Defence sources said that with the sealing of Punjab and Rajasthan borders, the vulnerability of Gujarat border to infiltration and other illegal cross-border activities increased. Therefore, the Government approved a comprehensive proposal for erecting fencing, floodlighting and construction of border/link roads and Border Out-Posts for Border Security Force in the Gujarat sector of the Indo-Pak border.

As of 2008, 217 Km of fencing and 202 Km of floodlighting was completed in the Gujarat sector out of 310 Km sanctioned.

By June 2012 the Indian Army wanted to commence repair work on the three-tier fencing of LoC after the smoothly conducted commander-level talks between India and Pakistan held in Poonch sector. The Brigade commanders meet was to discuss various issues after ceasefire violations and to allow repair work on the damaged border fence.

Pakistan had earlier objected to the fresh construction with regard to LoC fencing but eventually allowed the Indian Army to go ahead with repair work. Due to heavy snowfall, various stretches of the fencing had been washed away and the Army needed re-constructions in those sections.

The brigade commander-level meeting took place on June 23, 2007 to discuss border fencing repair work, LoC trade, ceasefire violations and other issues.

The people living along the LoC are in fact the first victims of the tension between New Delhi and Islamabad.

They had to leave their homes in 1971 and 1965 as well when Indian and Pakistan were engaged in wars. Villagers often narrate their vows saying cross LoC shelling always damages their houses and they had no other option than to migrate to safer locations.

India and Pakistan signed a historic bilateral ceasefire agreement in November 2003. As guns of the two armies and paramilitary forces guarding the LoC and the IB fell silent following the ceasefire agreement, a degree of peace and normalcy had returned to the lives of thousands of people living close to the borders. After 10 years, this comfort of harmony for these people appeared to be vanishing during 2013 summer because of frequent skirmishes along the borderline in Jammu and Kashmir.

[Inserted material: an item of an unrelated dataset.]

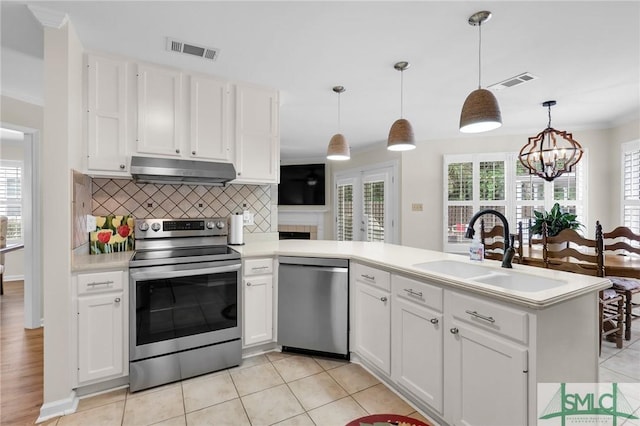 kitchen with appliances with stainless steel finishes, a sink, visible vents, and under cabinet range hood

Frequent violations of the ceasefire and the rivalries between the two armies notwithstanding, the agreement that Atal Behari Vajpayee and Musharraf managed in 2003 had undoubtedly led to an exceptional shift in the lives of the people with a leg on each side of the LoC.

Kashmir LoC

Kashmir LoC

Kashmir’s border belts were actively participating in the socio-economic activities till early this year as the silence of guns had encouraged schooling and better healthcare.

But now, a new tension has emerged for the people living near the LoC due to the Indian plan of erecting a ‘Great wall’ on the borderline.

 The plan has also created political chaos, as well as the separatists, see the plan as “an act to imprison the J&K people in a larger jail”.

According to the plan, the “security wall” being erected to keep infiltrators out, will be higher and wider than both the Berlin Wall and the serpentine barrier that Tel Aviv is creating. It will be 135 feet wide and pass through 118 villages in the districts of Jammu, Kathua and Samba.

“Erecting a permanent fence may quite the borders temporarily but the permanent divide will not translate into any political bonus for the two countries because the people of Jammu and Kashmir see no measures taken in this regard,” an independent lawmaker, Er Rasheed said.

Many analysts see the meeting of DGMs as a measure development in the way of building the ‘great wall’ along IB.

“India in 2003 managed to get the support of Musharraf in order to visualize the LoC and now New Delhi has succeeded in agreeing with Pakistan “re-energize the existing mechanism” is a clear indication that we may see the wall on IB in near future,” Shawkat Hamid, a Political Science teacher at college level told Kashmir Life.